El argumento del Gobierno para desconocer sus reclamaciones es que se encuentran infiltrados por grupo armados, que los están usando para hacer política. Por su parte, los ilegales se aprovechan de sus condiciones de exclusión y de pobreza para justificar y aceitar su mecanismo de lucro y desestabilización política, apelando a todas las formas de lucha. No es un secreto que los campesinos en el país tienen que convivir con los grupos armados ilegales, en muchas zonas ellos constituyen su organización social de facto, también están agotados de esta situación. La protesta es un mecanismo democrático válido y necesario, la violencia no, sin embargo, el Gobierno no puede apoyarse en el uso de esta última para seguir desatendiendo sus necesidades básicas, hacerlo es mantener la hegemonía social, política y económica de los grupos armados en estas zonas.
La segunda imagen es la de Nairo Quintana, un joven campesino que tuvo la valentía, el coraje y las ganas de ser un campeón a pesar de la exclusión, los pocos recursos y la burocracia política que se traga los dineros del deporte en los departamentos. Se destacan la humildad de Quintana, no solo por su origen, sino también por su talante. Hoy todos nos sentimos orgullosos del boyacense, tal vez porque reconocemos en él a ese colombiano echado para adelante que puede triunfar, no gracias a su país, sino a pesar de él.
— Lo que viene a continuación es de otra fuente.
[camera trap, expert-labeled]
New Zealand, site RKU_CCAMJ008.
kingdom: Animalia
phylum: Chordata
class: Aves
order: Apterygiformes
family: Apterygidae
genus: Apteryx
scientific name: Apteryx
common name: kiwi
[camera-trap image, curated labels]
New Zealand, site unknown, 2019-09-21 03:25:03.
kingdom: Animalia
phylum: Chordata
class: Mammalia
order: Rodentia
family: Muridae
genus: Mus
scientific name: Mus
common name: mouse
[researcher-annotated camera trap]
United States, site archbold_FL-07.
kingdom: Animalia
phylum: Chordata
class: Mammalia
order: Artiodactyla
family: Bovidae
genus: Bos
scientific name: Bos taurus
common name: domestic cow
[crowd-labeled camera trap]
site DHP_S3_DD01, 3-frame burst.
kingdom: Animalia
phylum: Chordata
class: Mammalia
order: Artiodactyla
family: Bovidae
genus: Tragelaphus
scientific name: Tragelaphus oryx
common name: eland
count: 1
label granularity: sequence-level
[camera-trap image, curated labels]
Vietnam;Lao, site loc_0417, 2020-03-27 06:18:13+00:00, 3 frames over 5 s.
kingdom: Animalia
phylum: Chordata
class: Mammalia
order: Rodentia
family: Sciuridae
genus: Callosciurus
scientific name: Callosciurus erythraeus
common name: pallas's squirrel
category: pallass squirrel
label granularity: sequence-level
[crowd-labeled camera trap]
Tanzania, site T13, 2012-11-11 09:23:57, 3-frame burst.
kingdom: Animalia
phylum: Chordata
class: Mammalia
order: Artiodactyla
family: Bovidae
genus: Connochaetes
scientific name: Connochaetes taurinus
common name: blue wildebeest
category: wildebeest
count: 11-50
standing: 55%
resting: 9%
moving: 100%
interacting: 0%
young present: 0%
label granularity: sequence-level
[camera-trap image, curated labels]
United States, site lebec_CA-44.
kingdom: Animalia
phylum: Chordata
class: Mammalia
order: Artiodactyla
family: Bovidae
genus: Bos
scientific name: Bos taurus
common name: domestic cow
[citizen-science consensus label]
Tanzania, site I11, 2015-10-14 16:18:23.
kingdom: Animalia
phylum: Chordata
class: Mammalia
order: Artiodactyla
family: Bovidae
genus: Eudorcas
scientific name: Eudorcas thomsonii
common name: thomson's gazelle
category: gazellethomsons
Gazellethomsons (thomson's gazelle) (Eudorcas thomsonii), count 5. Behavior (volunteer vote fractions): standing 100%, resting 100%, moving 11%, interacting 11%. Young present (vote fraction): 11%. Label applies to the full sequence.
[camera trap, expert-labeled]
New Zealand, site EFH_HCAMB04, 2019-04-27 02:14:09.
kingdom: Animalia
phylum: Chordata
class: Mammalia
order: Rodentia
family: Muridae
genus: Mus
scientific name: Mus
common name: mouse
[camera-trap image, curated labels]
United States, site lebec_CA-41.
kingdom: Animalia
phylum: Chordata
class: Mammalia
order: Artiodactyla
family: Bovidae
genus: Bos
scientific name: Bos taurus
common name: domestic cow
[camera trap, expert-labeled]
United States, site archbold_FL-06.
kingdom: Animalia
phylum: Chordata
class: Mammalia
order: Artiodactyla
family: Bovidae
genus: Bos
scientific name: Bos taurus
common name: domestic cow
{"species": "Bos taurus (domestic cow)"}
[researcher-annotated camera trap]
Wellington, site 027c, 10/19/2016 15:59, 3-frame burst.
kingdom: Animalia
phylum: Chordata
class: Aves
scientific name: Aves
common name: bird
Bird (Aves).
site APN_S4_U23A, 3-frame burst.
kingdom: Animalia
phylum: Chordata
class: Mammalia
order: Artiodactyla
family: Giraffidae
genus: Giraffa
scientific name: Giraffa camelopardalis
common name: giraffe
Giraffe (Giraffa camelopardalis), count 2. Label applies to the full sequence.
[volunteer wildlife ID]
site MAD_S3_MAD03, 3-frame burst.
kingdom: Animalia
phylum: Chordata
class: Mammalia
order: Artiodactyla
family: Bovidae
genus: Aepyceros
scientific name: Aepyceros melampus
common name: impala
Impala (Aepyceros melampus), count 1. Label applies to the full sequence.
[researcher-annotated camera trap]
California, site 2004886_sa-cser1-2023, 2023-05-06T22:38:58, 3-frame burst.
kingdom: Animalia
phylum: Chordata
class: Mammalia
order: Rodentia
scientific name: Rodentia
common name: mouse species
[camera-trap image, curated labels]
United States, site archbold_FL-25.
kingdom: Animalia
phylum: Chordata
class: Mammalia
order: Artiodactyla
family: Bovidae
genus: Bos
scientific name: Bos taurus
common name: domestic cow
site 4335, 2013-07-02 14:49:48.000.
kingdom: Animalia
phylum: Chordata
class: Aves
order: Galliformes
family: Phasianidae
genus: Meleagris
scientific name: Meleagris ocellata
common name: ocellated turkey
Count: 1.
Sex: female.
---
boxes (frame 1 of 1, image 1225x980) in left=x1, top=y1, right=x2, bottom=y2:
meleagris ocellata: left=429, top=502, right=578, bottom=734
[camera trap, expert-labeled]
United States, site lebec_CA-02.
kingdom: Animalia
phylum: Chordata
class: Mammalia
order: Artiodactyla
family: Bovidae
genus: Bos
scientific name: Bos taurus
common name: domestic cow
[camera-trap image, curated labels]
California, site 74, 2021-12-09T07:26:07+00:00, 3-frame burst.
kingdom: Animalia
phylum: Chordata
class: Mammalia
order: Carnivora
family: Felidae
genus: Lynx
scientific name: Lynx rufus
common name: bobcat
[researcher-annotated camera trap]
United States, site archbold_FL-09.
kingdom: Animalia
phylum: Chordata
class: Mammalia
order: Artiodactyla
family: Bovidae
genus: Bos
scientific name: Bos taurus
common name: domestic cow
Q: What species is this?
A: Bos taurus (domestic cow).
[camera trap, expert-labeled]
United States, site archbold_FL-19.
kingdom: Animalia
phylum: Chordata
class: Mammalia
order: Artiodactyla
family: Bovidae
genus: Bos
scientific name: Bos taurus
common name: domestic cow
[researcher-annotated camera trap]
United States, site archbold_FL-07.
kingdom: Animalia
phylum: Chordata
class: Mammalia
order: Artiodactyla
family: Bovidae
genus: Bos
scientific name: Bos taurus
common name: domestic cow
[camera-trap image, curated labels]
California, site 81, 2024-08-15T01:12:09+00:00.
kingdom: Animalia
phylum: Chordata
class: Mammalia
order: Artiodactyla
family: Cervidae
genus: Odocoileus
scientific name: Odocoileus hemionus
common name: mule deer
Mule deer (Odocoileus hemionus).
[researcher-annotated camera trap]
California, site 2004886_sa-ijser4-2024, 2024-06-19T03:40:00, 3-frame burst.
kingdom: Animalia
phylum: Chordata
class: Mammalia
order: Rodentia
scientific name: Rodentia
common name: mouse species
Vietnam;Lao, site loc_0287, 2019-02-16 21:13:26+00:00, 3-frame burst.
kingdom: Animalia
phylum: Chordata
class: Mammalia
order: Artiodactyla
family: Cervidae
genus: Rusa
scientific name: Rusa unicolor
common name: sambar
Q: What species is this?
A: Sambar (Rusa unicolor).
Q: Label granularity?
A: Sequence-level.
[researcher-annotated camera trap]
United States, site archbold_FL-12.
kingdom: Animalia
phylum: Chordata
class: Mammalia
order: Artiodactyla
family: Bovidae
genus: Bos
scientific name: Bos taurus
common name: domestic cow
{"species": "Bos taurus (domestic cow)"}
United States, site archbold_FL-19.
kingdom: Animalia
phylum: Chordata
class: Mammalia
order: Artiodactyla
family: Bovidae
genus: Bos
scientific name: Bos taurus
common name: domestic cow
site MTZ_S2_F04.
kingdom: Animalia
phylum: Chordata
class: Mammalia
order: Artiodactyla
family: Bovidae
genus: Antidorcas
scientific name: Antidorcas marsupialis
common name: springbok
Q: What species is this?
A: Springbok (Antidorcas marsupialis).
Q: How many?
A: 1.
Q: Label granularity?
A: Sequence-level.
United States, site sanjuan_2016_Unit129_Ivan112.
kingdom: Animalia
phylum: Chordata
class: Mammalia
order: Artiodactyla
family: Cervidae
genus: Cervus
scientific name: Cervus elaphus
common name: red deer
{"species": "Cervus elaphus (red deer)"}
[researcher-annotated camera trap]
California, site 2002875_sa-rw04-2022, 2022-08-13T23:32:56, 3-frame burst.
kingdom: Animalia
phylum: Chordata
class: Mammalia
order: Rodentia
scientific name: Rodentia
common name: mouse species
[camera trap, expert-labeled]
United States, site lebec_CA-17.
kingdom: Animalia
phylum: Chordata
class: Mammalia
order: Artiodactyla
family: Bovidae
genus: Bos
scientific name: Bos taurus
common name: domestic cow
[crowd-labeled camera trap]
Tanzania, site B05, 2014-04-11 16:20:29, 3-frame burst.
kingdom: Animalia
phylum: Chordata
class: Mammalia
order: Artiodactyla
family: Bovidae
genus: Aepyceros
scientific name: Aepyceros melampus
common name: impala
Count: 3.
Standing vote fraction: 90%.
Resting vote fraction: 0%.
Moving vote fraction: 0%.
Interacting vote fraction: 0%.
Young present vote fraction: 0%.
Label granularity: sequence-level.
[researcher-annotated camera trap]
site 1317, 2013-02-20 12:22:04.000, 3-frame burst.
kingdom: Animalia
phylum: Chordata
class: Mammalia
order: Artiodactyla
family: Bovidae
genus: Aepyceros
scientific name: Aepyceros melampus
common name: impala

Los campesinos en Colombia son más parecidos a Quintana que a los arrogantes líderes de las Farc, pero los hemos mantenido ocultos, invisibles, excluidos. Nairo Quintana dice que en su cara no se refleja el sufrimiento durante las carreras, que la procesión va por dentro, esa es la clara fotografía del campesinado, a eso se han acostumbrado; y ahora que protestan, que se hacen sentir, nos parece que sus reivindicaciones no son justas porque mezquinos intereses quieren usarlos nuevamente.
La gente del campo es generosa y buena, trabaja de sol a sol y, aunque no ha tenido acceso a la mejor educación, tiene esa sabiduría que se adquiere al observar la naturaleza, si les diéramos la dignidad que se merecen, seguramente tendríamos más Nairos y menos Catatumbos.